Problem 1:
Give the lines of the entries below as a JSON list of strings, one string per line and no blank lines, covering everything from the line containing "Out of the choices" down to the end of the entries.

# where to get photoshop



## 306chris (Jan 27, 2007)

hi all, 

Can anyone recommend me somewhere to get a copy of photoshop. Also are there any specific versions to look out for.

Cheers in advance.


----------



## parish (Jun 29, 2006)

306chris said:


> hi all,
> 
> Can anyone recommend me somewhere to get a copy of photoshop. Also are there any specific versions to look out for.
> 
> Cheers in advance.


BitTorrent - but don't tell anyone i told you.....D'oh!


----------



## Andy_Green (Oct 27, 2005)

amazon

photoshop elements is pretty good for basic stuff so depending on what you are wanting to do then that might also be an option... what are you wanting to do?

Photoshop CS2 is the latest version, I think CS3 (which replaces CS2) is either out soon or it might even be out now


----------



## parish (Jun 29, 2006)

Andy_Green said:


> amazon
> 
> photoshop elements is pretty good for basic stuff so depending on what you are wanting to do then that might also be an option... what are you wanting to do?
> 
> Photoshop CS2 is the latest version, I think CS3 (which replaces CS2) is either out soon or it might even be out now


Again, depending on what you are wanting to use it for it may be worth giving GimpShop a try - http://plasticbugs.com/index.php?p=241 It's a version of The GIMP (sort of PS for Linux) with the interface redesigned to mimic PS. As it's Open Source it's free and available for Windows, Mac, and Linux.

It's not as "heavyweight" as PS - which may be a good thing, maybe not - but not sure how it compares to Elements which, I think, is a kind of PS Lite?


----------



## -ROM- (Feb 23, 2007)

Elements is a very scaled back version of PS, it is aimed more at photo correction than manipulation, a lot of the advanced functions aren't there.


----------



## parish (Jun 29, 2006)

rmorgan84 said:


> Elements is a very scaled back version of PS, it is aimed more at photo correction than manipulation, a lot of the advanced functions aren't there.


Thanks - so it's PS veryLite 

Sounds like Gimpshop falls half way between the two then.


----------



## -ROM- (Feb 23, 2007)

parish said:


> Thanks - so it's PS veryLite
> 
> Sounds like Gimpshop falls half way between the two then.


I have never tried Gimpshop and to be honest i may not be the best person to be giving advice as photoshop was a very big part of my degree and the advanced functions i would miss if using elements may not be a problem to others.

Stored items from a collection:

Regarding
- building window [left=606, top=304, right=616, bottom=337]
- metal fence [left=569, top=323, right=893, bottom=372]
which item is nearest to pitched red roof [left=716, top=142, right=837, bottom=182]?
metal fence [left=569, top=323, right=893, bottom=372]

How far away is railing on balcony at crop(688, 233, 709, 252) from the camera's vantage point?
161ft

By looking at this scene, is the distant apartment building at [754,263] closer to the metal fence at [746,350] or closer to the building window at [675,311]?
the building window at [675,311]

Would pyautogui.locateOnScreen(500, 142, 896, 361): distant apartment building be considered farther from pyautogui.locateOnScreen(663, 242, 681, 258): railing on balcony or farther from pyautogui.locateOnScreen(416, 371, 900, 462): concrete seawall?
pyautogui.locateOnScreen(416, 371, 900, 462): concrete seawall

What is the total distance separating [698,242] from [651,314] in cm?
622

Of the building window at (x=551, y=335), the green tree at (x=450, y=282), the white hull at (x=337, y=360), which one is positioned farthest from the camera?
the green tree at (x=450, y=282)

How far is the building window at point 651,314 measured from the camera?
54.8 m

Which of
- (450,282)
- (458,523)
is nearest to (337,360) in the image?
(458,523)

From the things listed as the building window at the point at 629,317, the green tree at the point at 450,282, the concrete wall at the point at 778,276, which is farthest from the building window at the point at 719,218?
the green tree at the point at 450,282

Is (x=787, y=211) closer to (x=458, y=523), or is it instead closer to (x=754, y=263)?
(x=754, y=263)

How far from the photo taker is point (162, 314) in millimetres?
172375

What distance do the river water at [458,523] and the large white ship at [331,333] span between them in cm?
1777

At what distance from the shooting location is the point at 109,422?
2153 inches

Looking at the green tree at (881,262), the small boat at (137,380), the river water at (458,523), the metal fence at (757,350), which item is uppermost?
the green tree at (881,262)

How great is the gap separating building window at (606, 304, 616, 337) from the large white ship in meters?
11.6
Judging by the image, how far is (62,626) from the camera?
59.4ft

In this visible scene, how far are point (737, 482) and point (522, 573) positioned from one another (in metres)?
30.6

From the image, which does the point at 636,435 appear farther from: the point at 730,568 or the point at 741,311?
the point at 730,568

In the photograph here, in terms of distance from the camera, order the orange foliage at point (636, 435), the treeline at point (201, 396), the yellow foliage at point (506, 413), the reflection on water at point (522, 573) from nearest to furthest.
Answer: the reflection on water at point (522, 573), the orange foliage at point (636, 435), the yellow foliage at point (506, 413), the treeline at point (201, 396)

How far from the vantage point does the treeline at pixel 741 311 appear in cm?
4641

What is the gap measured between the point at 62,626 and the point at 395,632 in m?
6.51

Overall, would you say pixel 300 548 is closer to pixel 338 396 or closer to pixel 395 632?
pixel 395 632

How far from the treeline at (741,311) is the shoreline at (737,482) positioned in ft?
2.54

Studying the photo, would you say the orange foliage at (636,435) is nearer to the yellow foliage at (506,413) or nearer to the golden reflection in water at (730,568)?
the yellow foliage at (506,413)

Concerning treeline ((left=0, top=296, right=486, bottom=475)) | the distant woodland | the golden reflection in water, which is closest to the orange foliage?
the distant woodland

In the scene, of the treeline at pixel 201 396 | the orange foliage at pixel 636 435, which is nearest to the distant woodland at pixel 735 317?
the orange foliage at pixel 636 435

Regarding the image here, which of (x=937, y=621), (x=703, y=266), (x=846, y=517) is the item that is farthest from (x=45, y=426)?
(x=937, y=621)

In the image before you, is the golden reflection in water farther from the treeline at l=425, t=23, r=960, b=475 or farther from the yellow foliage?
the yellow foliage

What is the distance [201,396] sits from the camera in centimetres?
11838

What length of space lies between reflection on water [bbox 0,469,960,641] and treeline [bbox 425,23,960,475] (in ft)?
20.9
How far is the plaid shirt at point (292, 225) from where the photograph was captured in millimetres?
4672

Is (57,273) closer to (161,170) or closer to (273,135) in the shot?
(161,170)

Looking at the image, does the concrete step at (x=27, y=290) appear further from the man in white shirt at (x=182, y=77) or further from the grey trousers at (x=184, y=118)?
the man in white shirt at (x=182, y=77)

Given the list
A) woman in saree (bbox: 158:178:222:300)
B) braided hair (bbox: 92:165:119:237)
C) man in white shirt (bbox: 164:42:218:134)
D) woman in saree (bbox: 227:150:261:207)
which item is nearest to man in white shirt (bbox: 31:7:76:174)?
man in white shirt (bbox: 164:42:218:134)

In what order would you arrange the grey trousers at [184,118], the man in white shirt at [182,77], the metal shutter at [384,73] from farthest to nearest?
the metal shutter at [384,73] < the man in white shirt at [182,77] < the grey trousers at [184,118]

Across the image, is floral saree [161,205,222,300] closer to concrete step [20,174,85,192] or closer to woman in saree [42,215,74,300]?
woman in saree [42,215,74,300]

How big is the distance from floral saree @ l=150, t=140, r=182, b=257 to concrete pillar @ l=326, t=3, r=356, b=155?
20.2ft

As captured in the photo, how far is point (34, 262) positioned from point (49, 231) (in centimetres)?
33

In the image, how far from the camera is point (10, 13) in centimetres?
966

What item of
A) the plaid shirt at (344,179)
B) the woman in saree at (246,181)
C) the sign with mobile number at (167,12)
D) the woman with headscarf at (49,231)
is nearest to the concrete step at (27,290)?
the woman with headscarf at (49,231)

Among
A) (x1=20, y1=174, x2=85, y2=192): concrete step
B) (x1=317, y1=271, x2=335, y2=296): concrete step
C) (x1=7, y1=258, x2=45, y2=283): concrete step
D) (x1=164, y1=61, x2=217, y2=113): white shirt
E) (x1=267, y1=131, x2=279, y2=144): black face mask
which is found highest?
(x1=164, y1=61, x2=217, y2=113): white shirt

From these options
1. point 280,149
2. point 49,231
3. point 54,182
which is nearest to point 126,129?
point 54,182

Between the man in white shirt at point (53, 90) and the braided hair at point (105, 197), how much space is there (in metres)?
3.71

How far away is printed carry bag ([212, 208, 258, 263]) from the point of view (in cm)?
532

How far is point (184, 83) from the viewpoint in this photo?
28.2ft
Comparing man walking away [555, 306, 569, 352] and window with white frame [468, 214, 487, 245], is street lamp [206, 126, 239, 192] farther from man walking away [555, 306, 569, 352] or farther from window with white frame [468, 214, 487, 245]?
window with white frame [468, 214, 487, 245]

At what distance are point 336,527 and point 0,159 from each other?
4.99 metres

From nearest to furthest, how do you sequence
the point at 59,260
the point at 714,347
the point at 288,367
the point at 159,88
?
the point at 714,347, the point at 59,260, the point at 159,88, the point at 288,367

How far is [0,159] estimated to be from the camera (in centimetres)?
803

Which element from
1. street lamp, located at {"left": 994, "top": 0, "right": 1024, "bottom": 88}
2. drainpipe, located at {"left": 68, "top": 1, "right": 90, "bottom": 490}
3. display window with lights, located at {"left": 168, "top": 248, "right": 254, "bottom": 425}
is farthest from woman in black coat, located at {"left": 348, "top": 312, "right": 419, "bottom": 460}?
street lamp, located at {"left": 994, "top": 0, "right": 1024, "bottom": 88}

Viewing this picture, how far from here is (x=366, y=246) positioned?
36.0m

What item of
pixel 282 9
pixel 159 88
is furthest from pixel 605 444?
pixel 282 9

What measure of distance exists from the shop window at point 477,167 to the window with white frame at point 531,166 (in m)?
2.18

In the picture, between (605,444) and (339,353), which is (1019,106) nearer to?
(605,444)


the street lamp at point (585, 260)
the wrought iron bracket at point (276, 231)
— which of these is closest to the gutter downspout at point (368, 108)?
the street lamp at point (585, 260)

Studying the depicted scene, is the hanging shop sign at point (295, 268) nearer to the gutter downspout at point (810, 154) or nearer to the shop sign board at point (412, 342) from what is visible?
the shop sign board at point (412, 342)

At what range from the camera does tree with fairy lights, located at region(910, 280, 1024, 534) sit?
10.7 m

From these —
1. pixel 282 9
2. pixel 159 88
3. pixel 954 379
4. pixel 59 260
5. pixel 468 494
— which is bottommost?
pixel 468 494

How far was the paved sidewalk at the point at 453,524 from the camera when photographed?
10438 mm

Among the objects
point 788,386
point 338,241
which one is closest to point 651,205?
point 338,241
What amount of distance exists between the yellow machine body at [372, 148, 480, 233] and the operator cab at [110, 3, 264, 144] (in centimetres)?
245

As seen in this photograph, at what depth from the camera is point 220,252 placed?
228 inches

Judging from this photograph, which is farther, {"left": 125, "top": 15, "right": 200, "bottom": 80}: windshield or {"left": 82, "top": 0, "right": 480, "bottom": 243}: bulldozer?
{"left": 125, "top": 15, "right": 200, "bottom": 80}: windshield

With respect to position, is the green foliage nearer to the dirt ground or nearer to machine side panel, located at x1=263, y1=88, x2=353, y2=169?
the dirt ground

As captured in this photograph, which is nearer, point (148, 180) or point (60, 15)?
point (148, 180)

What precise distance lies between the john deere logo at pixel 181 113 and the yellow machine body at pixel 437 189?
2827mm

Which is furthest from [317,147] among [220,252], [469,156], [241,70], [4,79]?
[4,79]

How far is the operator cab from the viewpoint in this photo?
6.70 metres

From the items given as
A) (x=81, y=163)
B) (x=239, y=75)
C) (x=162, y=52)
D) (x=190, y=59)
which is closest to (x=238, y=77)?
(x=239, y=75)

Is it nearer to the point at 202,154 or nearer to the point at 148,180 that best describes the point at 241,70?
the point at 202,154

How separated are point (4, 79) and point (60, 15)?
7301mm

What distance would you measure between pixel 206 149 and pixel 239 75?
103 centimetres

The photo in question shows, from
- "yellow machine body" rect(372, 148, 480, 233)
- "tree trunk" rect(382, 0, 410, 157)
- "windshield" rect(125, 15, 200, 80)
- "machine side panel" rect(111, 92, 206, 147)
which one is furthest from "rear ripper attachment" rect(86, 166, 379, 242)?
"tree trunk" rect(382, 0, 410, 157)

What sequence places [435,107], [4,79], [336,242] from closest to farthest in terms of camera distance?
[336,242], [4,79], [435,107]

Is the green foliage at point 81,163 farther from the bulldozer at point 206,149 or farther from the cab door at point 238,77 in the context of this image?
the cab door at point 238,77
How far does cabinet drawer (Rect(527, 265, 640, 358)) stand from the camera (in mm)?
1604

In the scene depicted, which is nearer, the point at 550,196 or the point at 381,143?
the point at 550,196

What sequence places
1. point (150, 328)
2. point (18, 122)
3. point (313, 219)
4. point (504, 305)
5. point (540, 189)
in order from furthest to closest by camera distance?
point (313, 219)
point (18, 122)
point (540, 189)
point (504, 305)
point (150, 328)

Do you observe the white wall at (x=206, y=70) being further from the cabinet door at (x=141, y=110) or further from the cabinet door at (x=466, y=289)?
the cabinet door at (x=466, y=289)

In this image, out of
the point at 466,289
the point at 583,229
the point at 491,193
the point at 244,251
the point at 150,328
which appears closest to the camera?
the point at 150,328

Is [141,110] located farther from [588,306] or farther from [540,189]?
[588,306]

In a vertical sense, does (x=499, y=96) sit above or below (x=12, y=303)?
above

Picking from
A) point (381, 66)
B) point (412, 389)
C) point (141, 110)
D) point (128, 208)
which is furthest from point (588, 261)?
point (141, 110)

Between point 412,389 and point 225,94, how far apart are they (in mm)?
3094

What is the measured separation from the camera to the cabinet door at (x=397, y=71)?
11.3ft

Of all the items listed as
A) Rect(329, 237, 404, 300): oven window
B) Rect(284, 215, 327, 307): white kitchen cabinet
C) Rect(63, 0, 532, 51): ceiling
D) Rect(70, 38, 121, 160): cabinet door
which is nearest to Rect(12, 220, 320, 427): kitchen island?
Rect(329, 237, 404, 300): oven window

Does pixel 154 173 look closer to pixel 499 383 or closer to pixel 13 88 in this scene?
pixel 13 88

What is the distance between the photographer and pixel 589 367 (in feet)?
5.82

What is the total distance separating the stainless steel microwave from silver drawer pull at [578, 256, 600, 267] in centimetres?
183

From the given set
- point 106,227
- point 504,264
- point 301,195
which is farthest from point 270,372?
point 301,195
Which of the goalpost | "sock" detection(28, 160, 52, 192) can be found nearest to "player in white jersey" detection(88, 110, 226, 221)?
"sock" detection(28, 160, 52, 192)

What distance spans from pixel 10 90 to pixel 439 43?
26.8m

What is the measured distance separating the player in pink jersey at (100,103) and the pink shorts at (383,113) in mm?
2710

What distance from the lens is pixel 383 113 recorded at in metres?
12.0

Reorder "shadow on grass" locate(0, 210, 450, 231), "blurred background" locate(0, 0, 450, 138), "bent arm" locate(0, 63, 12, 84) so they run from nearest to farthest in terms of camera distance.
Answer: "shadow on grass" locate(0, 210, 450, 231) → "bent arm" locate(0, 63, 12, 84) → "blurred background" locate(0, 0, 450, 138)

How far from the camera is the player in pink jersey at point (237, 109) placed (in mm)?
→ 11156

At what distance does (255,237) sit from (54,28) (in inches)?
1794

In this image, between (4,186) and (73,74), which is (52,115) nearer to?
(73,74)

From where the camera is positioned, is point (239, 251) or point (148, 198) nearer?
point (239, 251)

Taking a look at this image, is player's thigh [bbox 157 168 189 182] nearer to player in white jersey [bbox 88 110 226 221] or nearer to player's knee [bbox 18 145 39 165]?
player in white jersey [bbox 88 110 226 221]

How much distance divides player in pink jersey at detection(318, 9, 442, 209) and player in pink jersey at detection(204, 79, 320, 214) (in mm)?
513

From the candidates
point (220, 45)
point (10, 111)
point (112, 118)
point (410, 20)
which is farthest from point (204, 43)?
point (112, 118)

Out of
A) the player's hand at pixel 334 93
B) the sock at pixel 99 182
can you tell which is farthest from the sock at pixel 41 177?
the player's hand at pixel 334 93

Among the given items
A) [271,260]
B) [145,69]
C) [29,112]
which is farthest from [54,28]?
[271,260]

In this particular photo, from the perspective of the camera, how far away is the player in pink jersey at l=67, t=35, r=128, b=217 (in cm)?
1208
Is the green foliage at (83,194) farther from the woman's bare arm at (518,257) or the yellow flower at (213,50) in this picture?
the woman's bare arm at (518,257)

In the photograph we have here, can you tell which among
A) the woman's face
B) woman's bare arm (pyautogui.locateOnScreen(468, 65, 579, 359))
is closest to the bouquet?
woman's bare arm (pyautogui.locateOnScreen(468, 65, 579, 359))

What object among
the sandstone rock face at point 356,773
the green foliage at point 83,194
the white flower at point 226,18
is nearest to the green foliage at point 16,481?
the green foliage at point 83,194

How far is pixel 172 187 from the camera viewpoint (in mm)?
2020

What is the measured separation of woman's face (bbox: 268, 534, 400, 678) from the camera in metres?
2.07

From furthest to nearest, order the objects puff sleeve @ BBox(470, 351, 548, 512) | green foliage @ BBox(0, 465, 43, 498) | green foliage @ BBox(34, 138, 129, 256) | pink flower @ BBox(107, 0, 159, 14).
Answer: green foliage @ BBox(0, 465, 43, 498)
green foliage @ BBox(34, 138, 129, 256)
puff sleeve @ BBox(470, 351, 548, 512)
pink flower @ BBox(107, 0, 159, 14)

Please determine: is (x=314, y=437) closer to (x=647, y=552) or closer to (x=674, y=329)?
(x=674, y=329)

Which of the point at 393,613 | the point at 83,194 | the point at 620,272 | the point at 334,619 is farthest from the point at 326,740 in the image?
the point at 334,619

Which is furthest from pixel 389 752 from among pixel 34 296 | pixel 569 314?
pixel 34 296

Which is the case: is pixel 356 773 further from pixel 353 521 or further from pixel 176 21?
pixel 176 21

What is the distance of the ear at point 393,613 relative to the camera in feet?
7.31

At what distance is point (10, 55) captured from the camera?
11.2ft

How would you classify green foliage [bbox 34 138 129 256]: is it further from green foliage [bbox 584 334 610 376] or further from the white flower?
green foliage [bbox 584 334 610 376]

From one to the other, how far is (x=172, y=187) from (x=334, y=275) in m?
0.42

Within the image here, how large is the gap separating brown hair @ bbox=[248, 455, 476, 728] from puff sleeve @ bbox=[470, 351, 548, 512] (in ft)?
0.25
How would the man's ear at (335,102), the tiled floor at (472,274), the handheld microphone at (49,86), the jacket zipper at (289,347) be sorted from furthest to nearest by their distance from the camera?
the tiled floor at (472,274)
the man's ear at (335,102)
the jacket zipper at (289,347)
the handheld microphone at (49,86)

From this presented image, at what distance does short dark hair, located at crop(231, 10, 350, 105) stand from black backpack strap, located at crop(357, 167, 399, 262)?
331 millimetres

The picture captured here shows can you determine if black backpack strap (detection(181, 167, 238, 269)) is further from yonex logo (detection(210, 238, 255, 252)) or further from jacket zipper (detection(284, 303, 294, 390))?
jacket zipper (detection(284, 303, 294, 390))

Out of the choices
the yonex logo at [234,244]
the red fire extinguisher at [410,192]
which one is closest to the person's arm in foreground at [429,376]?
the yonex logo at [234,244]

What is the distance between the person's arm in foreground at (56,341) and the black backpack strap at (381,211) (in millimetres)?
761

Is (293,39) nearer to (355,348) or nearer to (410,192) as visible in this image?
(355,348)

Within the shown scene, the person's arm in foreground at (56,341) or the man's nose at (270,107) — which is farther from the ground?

Problem 2:
Summarize the forum thread about getting Photoshop in three sentences.

Output 1:
[
  "Out of the choices",
  "the yonex logo at [234,244]",
  "the red fire extinguisher at [410,192]",
  "which one is closest to the person's arm in foreground at [429,376]?",
  "the yonex logo at [234,244]",
  "What is the distance between the person's arm in foreground at (56,341) and the black backpack strap at (381,211) (in millimetres)?",
  "761",
  "Is (293,39) nearer to (355,348) or nearer to (410,192) as visible in this image?",
  "(355,348)",
  "Within the shown scene, the person's arm in foreground at (56,341) or the man's nose at (270,107) — which is farther from the ground?"
]

Output 2:
A forum member asks where to get a copy of Photoshop and which versions to look out for. Replies point to BitTorrent and Amazon, suggest Photoshop Elements for basic work, and note that CS2 is the latest version, with CS3 either coming soon or possibly already out. Another participant recommends GimpShop, a free open-source version of The GIMP redesigned to mimic Photoshop, while Elements is described as a scaled-back version aimed more at photo correction than manipulation.